Could you copy out every line of text from the entries below, word for word, leaving out the pictures?
○ ○ ○ ○ ○
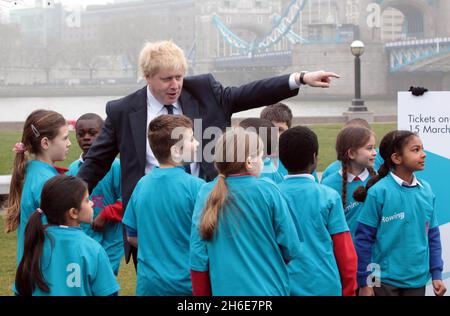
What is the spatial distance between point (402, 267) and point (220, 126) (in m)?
0.95

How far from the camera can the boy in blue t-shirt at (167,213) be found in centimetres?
285

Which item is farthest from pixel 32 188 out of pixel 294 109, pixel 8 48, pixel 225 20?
pixel 8 48

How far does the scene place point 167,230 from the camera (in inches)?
○ ○ ○ ○ ○
• Task result
What is the spatial distance between point (402, 267) and point (220, 126) (in m)?
0.95

How far from the camera can the boy in blue t-shirt at (167,213) be found in centimetres?
285

Which item is farthest from pixel 32 188 out of pixel 294 109, pixel 8 48, pixel 225 20?
pixel 8 48

How far does the scene place point 167,230 from the camera (in inches)?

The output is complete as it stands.